#### GIVEN TEXT
╔══
The right-hand side of Eq. 33 indicates that the HPG work term is typically negative since the wind work term is usually positive (but can be negative if ocean currents flow against the direction of wind forcing). An increase of mean KE by wind forcing is locally canceled by a decrease of mean KE by wind-induced Ekman velocity flowing toward a higher mean pressure (cf. Kuhlbrodt et al. 2007). This linkage of two work elements in Eq. 33—the work of wind forcing being locally canceled by the work of the HPG—is hereafter called the wind-induced energy route (WER: a clearer, but more cumbersome, term is the wind-to-HPG route) as it originates in the wind input of mean KE.

The energy route associated with the total-drag ageostrophic velocity operates near bottom and side boundaries where the momentum balance is written by

$$\label{e:pg2} \rho_0 \mathbf{f}\times \overline{\mathbf{V}} \simeq -\nabla \overline{p} + \mathbf{D}. $$

(34)

The product of Eq. 34 and \(\overline{\mathbf{V}} \simeq \overline{\mathbf{V}}_\mathbf{geo} + \overline{\mathbf{V}}_\mathbf{td}\) yields an equation for the balance of mean KE that corresponds to Eq. 10,

$$ 0 \simeq \label{bec} - \overline{\mathbf{V}}\cdot\nabla \overline{p} + \overline{\mathbf{V}}\cdot \mathbf{D} \simeq \underbrace{- \overline{\mathbf{V}}_\mathbf{td} \cdot\nabla \overline{p}}_{\mbox{positive}} + \underbrace{\overline{\mathbf{V}}_\mathbf{geo}\cdot \mathbf{D}}_{\mbox{negative}}, $$

(35)
╚══
#### DATA LISTING
╔══
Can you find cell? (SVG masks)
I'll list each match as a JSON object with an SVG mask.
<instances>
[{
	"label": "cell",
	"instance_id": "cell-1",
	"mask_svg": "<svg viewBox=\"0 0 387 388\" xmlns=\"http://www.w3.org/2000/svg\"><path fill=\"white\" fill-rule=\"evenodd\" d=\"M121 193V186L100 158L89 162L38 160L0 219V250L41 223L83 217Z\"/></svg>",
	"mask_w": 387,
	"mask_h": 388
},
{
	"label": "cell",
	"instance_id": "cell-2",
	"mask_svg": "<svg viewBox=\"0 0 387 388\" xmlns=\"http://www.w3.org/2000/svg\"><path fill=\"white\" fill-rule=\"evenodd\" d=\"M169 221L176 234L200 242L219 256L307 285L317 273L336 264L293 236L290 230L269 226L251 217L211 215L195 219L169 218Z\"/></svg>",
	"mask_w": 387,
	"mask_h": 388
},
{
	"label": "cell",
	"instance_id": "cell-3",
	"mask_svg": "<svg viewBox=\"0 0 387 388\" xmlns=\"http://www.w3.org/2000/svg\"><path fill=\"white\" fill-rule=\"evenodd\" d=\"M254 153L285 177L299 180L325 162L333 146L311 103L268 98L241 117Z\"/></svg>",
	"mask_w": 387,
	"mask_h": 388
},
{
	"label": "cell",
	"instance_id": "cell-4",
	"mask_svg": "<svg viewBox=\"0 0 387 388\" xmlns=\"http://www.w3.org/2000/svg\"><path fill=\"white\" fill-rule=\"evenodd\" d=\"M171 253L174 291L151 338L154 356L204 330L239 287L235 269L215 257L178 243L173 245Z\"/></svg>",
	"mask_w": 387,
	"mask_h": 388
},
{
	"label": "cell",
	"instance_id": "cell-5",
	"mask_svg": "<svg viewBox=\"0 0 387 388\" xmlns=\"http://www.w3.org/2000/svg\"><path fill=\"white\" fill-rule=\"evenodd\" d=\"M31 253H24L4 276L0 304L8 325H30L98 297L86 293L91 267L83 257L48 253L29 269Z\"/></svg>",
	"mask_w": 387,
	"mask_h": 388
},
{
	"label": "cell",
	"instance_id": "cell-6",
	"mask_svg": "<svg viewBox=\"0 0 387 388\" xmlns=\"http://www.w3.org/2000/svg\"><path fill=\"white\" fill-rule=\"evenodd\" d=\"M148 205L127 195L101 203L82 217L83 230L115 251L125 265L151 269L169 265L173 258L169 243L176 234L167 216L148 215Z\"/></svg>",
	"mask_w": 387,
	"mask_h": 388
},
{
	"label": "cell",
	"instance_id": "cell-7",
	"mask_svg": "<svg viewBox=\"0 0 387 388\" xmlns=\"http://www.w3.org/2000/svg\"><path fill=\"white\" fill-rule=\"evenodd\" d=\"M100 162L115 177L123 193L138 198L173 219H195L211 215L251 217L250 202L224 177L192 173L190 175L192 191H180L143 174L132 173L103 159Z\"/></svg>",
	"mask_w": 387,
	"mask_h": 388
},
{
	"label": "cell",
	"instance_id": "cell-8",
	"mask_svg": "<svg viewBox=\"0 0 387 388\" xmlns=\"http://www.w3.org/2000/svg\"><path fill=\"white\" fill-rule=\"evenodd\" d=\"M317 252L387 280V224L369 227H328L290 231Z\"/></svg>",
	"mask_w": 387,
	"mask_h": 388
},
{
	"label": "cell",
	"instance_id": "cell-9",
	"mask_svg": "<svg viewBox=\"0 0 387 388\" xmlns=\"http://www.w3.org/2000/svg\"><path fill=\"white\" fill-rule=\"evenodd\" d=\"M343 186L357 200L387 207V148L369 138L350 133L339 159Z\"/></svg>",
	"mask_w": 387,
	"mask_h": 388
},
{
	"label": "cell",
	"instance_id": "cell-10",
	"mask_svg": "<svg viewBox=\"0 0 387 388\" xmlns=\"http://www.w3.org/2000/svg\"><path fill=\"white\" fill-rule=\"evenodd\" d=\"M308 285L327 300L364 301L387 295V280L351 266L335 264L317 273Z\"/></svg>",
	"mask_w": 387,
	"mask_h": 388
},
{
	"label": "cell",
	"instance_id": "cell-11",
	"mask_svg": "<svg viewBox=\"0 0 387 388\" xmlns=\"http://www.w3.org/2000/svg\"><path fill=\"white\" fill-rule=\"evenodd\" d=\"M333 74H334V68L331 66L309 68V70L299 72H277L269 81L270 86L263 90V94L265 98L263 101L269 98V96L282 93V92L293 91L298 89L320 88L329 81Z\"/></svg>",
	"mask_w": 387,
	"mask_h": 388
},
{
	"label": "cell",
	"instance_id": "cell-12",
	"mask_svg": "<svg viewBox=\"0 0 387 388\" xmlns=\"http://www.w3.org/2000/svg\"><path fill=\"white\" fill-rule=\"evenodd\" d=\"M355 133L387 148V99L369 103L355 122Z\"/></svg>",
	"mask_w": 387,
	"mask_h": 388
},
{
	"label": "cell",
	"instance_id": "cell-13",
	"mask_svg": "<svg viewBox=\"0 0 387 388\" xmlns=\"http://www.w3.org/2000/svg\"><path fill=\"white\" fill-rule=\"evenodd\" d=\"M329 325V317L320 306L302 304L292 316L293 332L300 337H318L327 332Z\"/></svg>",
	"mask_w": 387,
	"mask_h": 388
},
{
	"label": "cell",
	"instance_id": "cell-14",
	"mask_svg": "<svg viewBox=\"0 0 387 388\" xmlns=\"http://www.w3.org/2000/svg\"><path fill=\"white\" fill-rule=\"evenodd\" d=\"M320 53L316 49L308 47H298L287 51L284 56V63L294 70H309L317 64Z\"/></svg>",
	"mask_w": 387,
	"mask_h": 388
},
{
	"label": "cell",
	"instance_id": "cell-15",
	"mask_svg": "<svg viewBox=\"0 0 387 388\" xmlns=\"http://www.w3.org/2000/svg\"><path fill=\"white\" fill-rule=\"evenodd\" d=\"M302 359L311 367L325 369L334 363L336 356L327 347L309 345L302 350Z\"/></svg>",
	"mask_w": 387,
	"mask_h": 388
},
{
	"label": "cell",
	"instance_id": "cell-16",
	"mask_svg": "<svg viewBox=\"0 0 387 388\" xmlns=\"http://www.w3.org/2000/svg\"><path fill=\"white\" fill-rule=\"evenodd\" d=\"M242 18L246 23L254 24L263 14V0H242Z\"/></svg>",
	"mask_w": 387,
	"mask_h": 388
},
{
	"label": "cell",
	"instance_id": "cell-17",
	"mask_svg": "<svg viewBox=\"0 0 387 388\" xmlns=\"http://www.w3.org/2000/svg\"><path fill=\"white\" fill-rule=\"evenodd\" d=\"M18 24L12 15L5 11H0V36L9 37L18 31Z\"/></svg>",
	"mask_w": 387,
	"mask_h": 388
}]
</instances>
╚══
#### TASK REQUIREMENTS
a: According to the passage on ocean energy routes, why is the HPG work term typically negative?
b: In the passage on ocean energy routes, where does the energy route associated with the total-drag ageostrophic velocity operate?

#### COMPLETED EXERCISE
a: The right-hand side of Eq. 33 shows that the HPG work term is typically negative because the wind work term is usually positive. The increase of mean KE by wind forcing is locally canceled by a decrease of mean KE as wind-induced Ekman velocity flows toward a higher mean pressure.

b: It operates near bottom and side boundaries.